My Historical Performance Practices

 

Gut Strings

I string my Lutes only in Historical Gut. Although this practice is gaining more popularity as of late, it is still, a very rare thing to find a lutenist using all Gut on their instruments. There is no comparison between the timbre, warmth and relenting fragility that only gut can capture, Vs. plastic, carbon polymers, wound metals and other synthetics. I do freely admit, that I am unreasonably fanatical about historical gut strings.

Lutes & Tables

 As a Lutenist, I employ one of the most important, but virtually completely forgotten historical performance practice in Lute Playing and in all Renaissance and Early Baroque music-making. This is the practice of playing lutes and other instruments on The Table, or at least reading their music from The Table. The Table was the Centerpiece of Social and Musical life in the Renaissance and early Baroque.

 

In the Renaissance and Baroque periods, the table was much more than just an object to to place their keys or pizza boxes. In the 15th-18th centuries (especially the 16th), the table was the center of social and musical life. A piece of furniture so simple that we, in our century and society, take for granted. In times past, the table was a center-piece for activities well beyond the convivial consumption of food.  

 

Certainly, the lute is very portable instrument, and was likeley performed without touching a table as often as with touching or upon a table. Research has shown that lutenists in the Renaissance and Early Baroque prefered table playing whenever possible. 

 

Table playing provides the performer a flat "music desk" so that the sound & aesthetic beauty of the instrument is not obstructed. Today, we see so many historical instrument performers behind these enourmous black metallic orchestral music stands that serve to obstruct the "line of sight" (Sound) from the rosette to the listener.

 

The table also acts as a resonator. The Lute sounds wonderful on its own, but add the table, and the result is something to behold. The timbre, depth and warmth that Table playing provides is significant. The table also teaches the the lute player better posture resulting in more efficient execution of tone and technique.

 

Thomas Robinson, Thomas Mace, Marin Mersenne, Ernst Gottlieb Baron have written very clearly about this practice. There is also the somewhat famous account of Francesco da Milano "choosing a table to seek out a Fantasy" before a performance. Other evidence that we find is in the table-book format that we see in the vast English Lute Song and consort repertoire. The English Lute Song prints often had up to 5 singing parts with the lute accompaniment and was printed for the musicians to read from one book, around a table, as the music was printed in 4 directions to be read by as many sometimes plus 2 people around the table. In Louvain in 1568, the printer Pierre Phalèse published lute duets in his Luculentum theatrummusicum with parts situated in a manner so that the lutenists could face each other and play across the table. We see the same format in the Lute  duets of Thomas Robinson from his School of Mvsicke 1603

 

There is so much more to be presented on this subject, soon I shall provide a link to a blog, where one will find many more details, footnotes, and historical pictures depicting how important the table was historically in lute playing and all music making in the Renaissance and Baroque.   

Historical Temperments

 

The Lute, and many other historical string instruments can be adjusted in order to accomodate historical temperments, simply by moving the frets. 
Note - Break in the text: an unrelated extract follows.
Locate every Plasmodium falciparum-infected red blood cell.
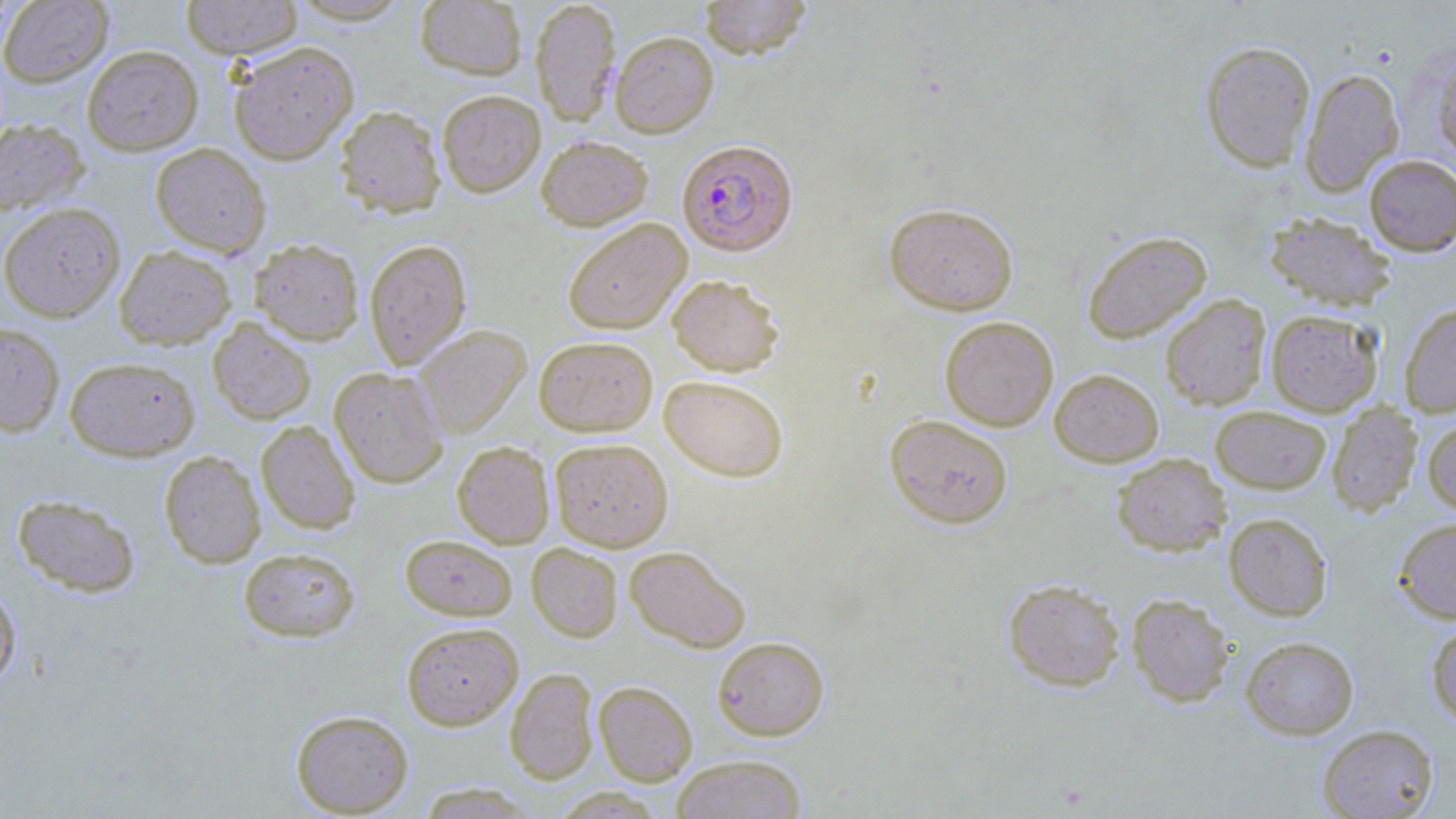
Approximate bounding boxes as (x1, y1, x2, y2) in pixels.
Plasmodium falciparum-infected red blood cells: (677, 139, 798, 256).

Uninfected red blood cell locations: (180, 0, 304, 59), (286, 0, 414, 25), (415, 0, 527, 79), (531, 0, 621, 126), (698, 0, 814, 59), (0, 1, 112, 87), (610, 31, 719, 138), (1200, 40, 1315, 172), (228, 41, 358, 165), (82, 45, 203, 155), (1431, 49, 1456, 162), (1299, 67, 1404, 196), (437, 90, 545, 197), (334, 105, 446, 218), (0, 119, 89, 217), (535, 135, 653, 230), (150, 143, 271, 257), (1363, 154, 1456, 256), (884, 202, 1018, 315), (0, 203, 125, 322), (1264, 211, 1396, 311), (562, 218, 691, 334), (1082, 231, 1212, 344), (250, 238, 364, 345), (364, 239, 472, 370), (114, 245, 236, 349), (667, 274, 784, 376), (1160, 294, 1271, 410), (1400, 301, 1456, 417), (1265, 309, 1383, 416), (940, 316, 1058, 431), (208, 318, 316, 425), (0, 323, 65, 437), (414, 325, 530, 438), (534, 335, 658, 436), (65, 356, 199, 461), (329, 367, 448, 488), (1050, 369, 1164, 467), (659, 375, 788, 482), (1327, 402, 1422, 517), (1210, 406, 1332, 494), (885, 414, 1013, 528), (1423, 416, 1456, 517), (256, 420, 360, 534), (549, 438, 673, 551), (452, 441, 554, 548), (159, 450, 266, 568), (1112, 453, 1231, 556), (12, 493, 140, 597), (1223, 512, 1333, 621), (1393, 517, 1456, 624), (400, 534, 517, 620), (527, 543, 623, 642), (624, 545, 751, 653), (238, 547, 360, 641), (1002, 577, 1125, 692), (0, 582, 22, 689), (1127, 594, 1235, 707), (1426, 621, 1456, 726), (401, 622, 523, 730), (712, 636, 830, 740), (1240, 636, 1359, 739), (505, 667, 599, 784), (594, 681, 697, 786), (290, 709, 414, 816), (1317, 724, 1440, 819), (671, 754, 808, 819). Slide-level diagnosis: Plasmodium falciparum. May-Grünwald-Giemsa-stained preparation. Single field of view. Captured at 1000x magnification. Image is 1456×819 pixels. Light microscopy. Thin blood smear.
Depending upon the repertoire, or even the kay of the piece, one can adjust the temperament by moving the Lute frets to a specific calculated distance from the nut to the fret. I usually use 1/6 comma meantone or 1/4 comma meantone. There

are other variants to these temperments that I sometimes explore, 

but most of the time I am performing in 1/6 comma meantone.
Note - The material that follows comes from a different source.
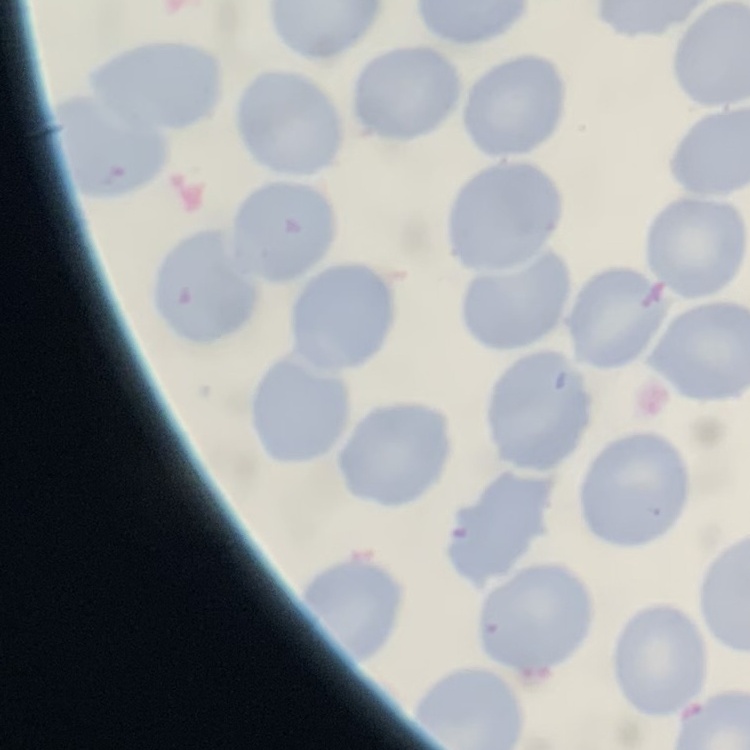
The red blood cells exhibit no rouleaux formation. Stained with either Field's or Giemsa. Square crop of a larger photomicrograph. Thin blood smear.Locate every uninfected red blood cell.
Lighter stringing and fretting

I string my Lutes using slightly lighter gauges of gut than is commonly accepted. In my experimants, I have discovered that lighter string tension brings more of the tonal nuances of the lute than at higher tensions. The "pop" and "bounce" is not sacrificed in pieces of a spritely nature. Too much tension, chokes the life out of the instrument. 
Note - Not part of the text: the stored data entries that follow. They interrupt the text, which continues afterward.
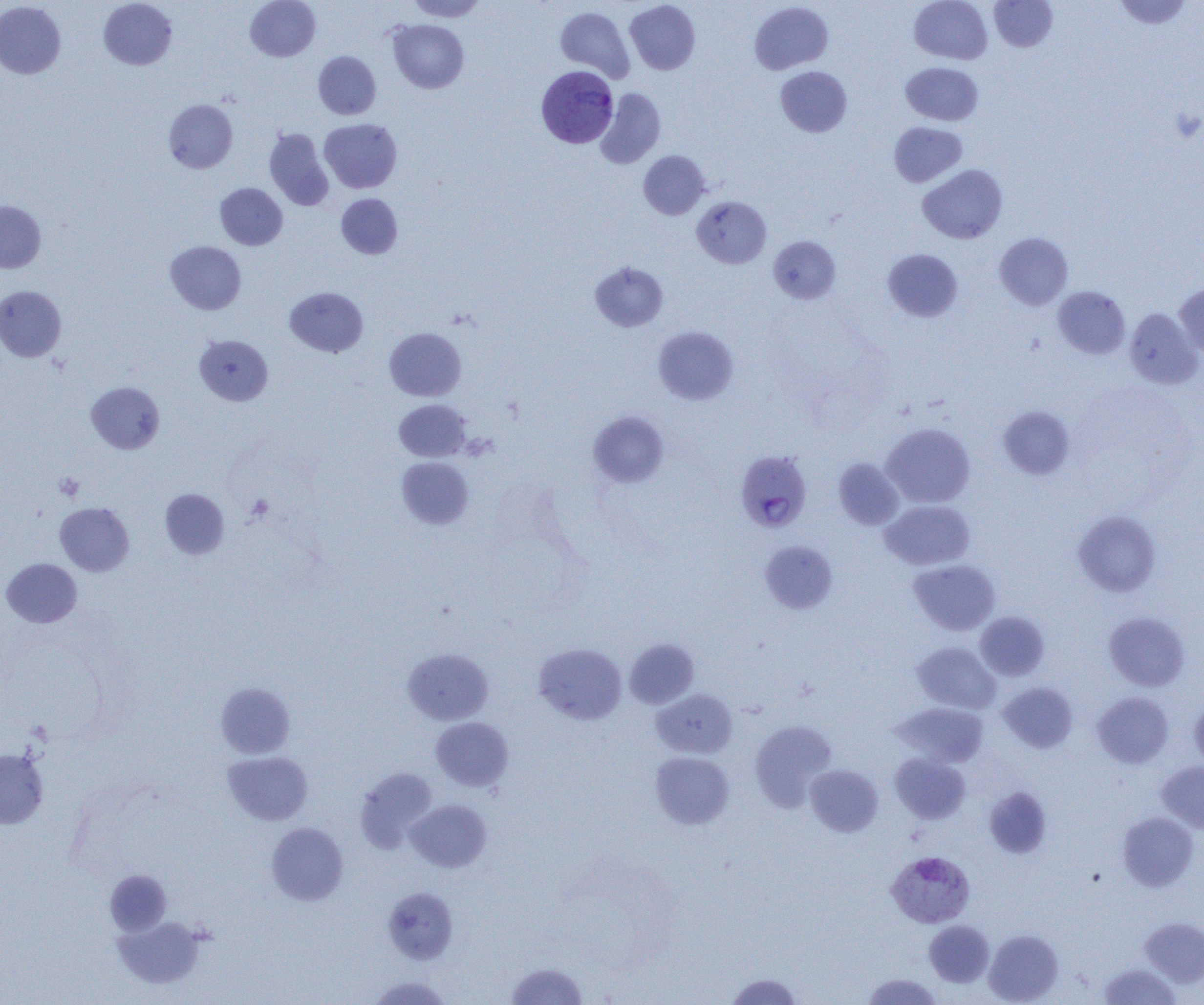
Approximate bounding boxes as (x1, y1, x2, y2) in pixels.
Uninfected red blood cells: (98, 0, 177, 70), (245, 0, 320, 61), (407, 0, 489, 21), (909, 0, 992, 64), (1111, 0, 1194, 29), (0, 1, 66, 79), (625, 1, 701, 75), (749, 1, 833, 74), (989, 1, 1058, 52), (555, 6, 635, 82), (388, 19, 469, 93), (313, 51, 381, 119), (900, 62, 984, 126), (776, 66, 852, 137), (595, 88, 666, 169), (163, 99, 238, 173), (319, 119, 402, 193), (889, 122, 967, 187), (264, 128, 334, 211), (638, 151, 710, 219), (917, 164, 1008, 244), (215, 183, 287, 250), (336, 193, 403, 259), (691, 196, 771, 268), (0, 200, 46, 272), (994, 232, 1073, 310), (768, 236, 841, 304), (165, 241, 246, 315), (883, 248, 963, 322), (590, 261, 668, 332), (1174, 283, 1204, 358), (0, 286, 66, 361), (1052, 286, 1130, 359), (285, 287, 368, 357), (1124, 308, 1203, 389), (653, 325, 739, 405), (384, 327, 466, 400), (194, 334, 273, 405), (86, 381, 165, 454), (394, 399, 471, 461), (997, 405, 1076, 479), (588, 411, 669, 487), (881, 423, 975, 508), (396, 456, 473, 529), (833, 458, 904, 530), (160, 488, 229, 559), (880, 500, 975, 570), (55, 502, 134, 576), (1073, 511, 1161, 597), (759, 540, 838, 614), (1, 558, 82, 627), (908, 559, 1000, 635), (1103, 611, 1190, 691), (975, 612, 1049, 681), (624, 639, 699, 709), (912, 642, 1000, 714), (534, 643, 627, 725), (402, 648, 493, 725), (215, 682, 296, 758), (998, 682, 1078, 752), (651, 689, 738, 759), (1092, 692, 1174, 768), (1189, 699, 1204, 772), (894, 702, 989, 767), (431, 717, 514, 791), (749, 720, 837, 811), (0, 749, 48, 828), (222, 751, 313, 825), (650, 752, 734, 829), (890, 752, 970, 823), (1157, 761, 1204, 834), (805, 765, 883, 837), (355, 767, 438, 852), (985, 787, 1052, 859), (407, 799, 492, 872), (1117, 812, 1198, 891), (266, 822, 349, 905), (105, 869, 171, 935), (382, 887, 458, 964), (111, 915, 207, 989), (1140, 918, 1204, 987), (924, 920, 994, 987), (984, 929, 1063, 1004), (506, 961, 589, 1004), (1097, 963, 1181, 1004), (725, 972, 804, 1004), (860, 973, 944, 1004), (368, 975, 453, 1004).

Summary:
  - Plasmodium vivax-infected red blood cell locations: (537, 67, 622, 149), (735, 450, 811, 532), (886, 851, 975, 928)
  - Platelet locations: (1170, 106, 1203, 144), (54, 473, 84, 500), (247, 495, 273, 520)
  - Slide-level diagnosis: Plasmodium vivax
  - Image size: 1204×1005 pixels
  - Field of view: single
  - Modality: light microscopy
  - Magnification: 1000x
  - Preparation: thin blood film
The frets are also, very important. In the last 40 years or so, the conventional wisdom was that one should fret their lutes, historical guitars, and viols with the largest possible frets, just before string buzzing would occur. I have discovered that this is simply not the way to fret lutes & other historical fretted instruments. John Dowland describes using a fret size that begins with the first fret being the size of the first string, and presumably grading down in size the farther up the neck. This sizing seems to be exceedingly small and we are not sure if we can take Dowland's description as Gospel. However, with frets that are too large, the first thing that happens is that when you play a note or a chord, the distance between the contact point of the strings bottom to the fretboard bends the notes out of tune. It is actually more difficult to play with larger than with smaller frets. Smaller frets allow the performer smoother movement from note to note & chord to chord. It is a balancing act of sorts, somewhere in the middle of very large and very small frets, lies reality.